- **ABOUT THIS EXERCISE**: Copy the passage below on data compression in OceanBase Database word for word, from its first sentence to its last.

- **GIVEN PASSAGE**:
In database systems, data is often compressed to different degrees to reduce storage costs. In analytical processing (AP)-oriented column store databases, data is encoded and compressed by column to improve query performance. However, in most compression algorithms, a higher compression ratio indicates more complex calculation and slower compression/decompression. In traditional B-tree-based databases, data compression during writes may increase the computing load of the CPU and affect the write performance. However, in the LSM-tree architecture of OceanBase Database, data can be compressed only during compactions, which does not affect data writes. Therefore, compression methods with higher compression ratios can be used. The superb compression capabilities of OceanBase Database are proven in application scenarios.
In OceanBase Database, when memory usage of a MemTable reaches a specified threshold or during daily compaction, a minor or major compaction is triggered to store data in the MemTable to the disk and compact the data into static data in an SSTable. Compared with MemTables, SSTables store more data, including more cold data. When SSTables are continuously generated during compactions, OceanBase Database compresses and encodes data in the SSTables to save storage space on the disk. This reduces I/O operations when you query data in the SSTables. In an SSTable, data is structured by block. Fixed-length macroblocks of 2 MB ease the management of storage space. Variable-length microblocks in macroblocks facilitate data compression. Microblocks are stored in the flat or encoding format. OceanBase Database compresses and encodes data by microblock. A microblock in the encoding format is constructed through row padding, encoding, general compression (optional), and encryption (optional). Then, the microblock is stored on the disk and written to a fixed-length macroblock. Encoding and general compression in this process are two data compression methods in OceanBase Database.

- **EXERCISE DATA**:
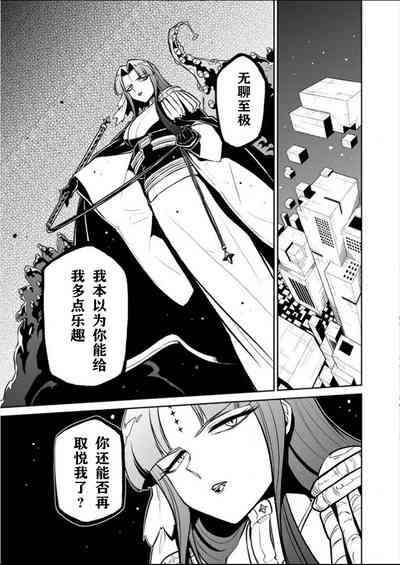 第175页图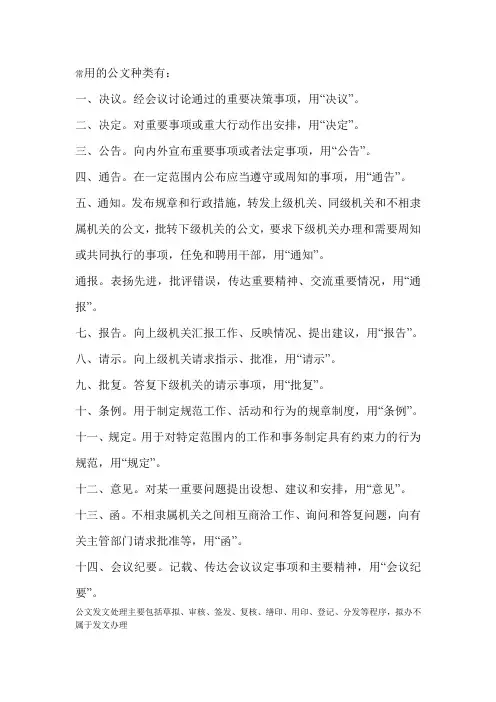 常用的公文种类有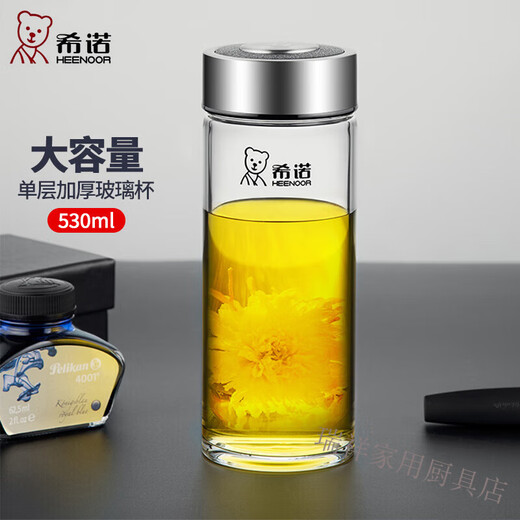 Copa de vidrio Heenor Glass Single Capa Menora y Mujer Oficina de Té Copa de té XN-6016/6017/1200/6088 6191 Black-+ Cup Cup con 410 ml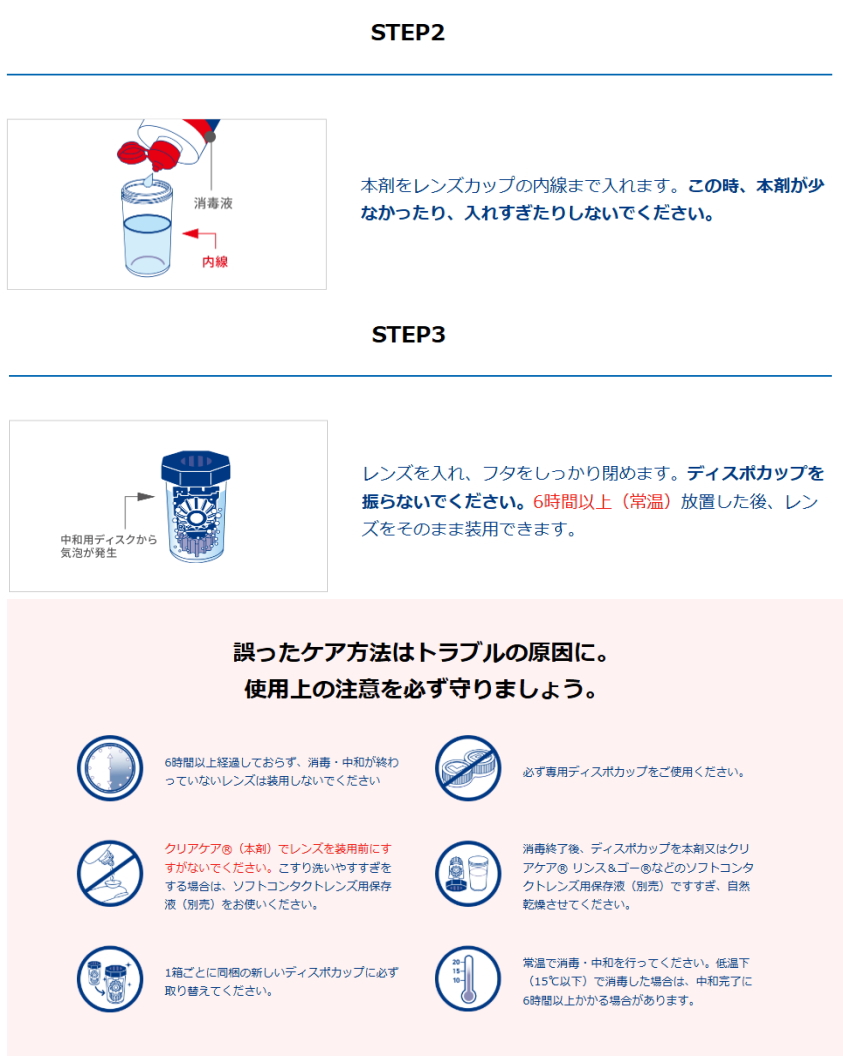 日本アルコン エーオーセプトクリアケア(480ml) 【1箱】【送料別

- **WRITTEN REPLY**:
In database systems, data is often compressed to different degrees to reduce storage costs. In analytical processing (AP)-oriented column store databases, data is encoded and compressed by column to improve query performance. However, in most compression algorithms, a higher compression ratio indicates more complex calculation and slower compression/decompression. In traditional B-tree-based databases, data compression during writes may increase the computing load of the CPU and affect the write performance. However, in the LSM-tree architecture of OceanBase Database, data can be compressed only during compactions, which does not affect data writes. Therefore, compression methods with higher compression ratios can be used. The superb compression capabilities of OceanBase Database are proven in application scenarios.
In OceanBase Database, when memory usage of a MemTable reaches a specified threshold or during daily compaction, a minor or major compaction is triggered to store data in the MemTable to the disk and compact the data into static data in an SSTable. Compared with MemTables, SSTables store more data, including more cold data. When SSTables are continuously generated during compactions, OceanBase Database compresses and encodes data in the SSTables to save storage space on the disk. This reduces I/O operations when you query data in the SSTables. In an SSTable, data is structured by block. Fixed-length macroblocks of 2 MB ease the management of storage space. Variable-length microblocks in macroblocks facilitate data compression. Microblocks are stored in the flat or encoding format. OceanBase Database compresses and encodes data by microblock. A microblock in the encoding format is constructed through row padding, encoding, general compression (optional), and encryption (optional). Then, the microblock is stored on the disk and written to a fixed-length macroblock. Encoding and general compression in this process are two data compression methods in OceanBase Database.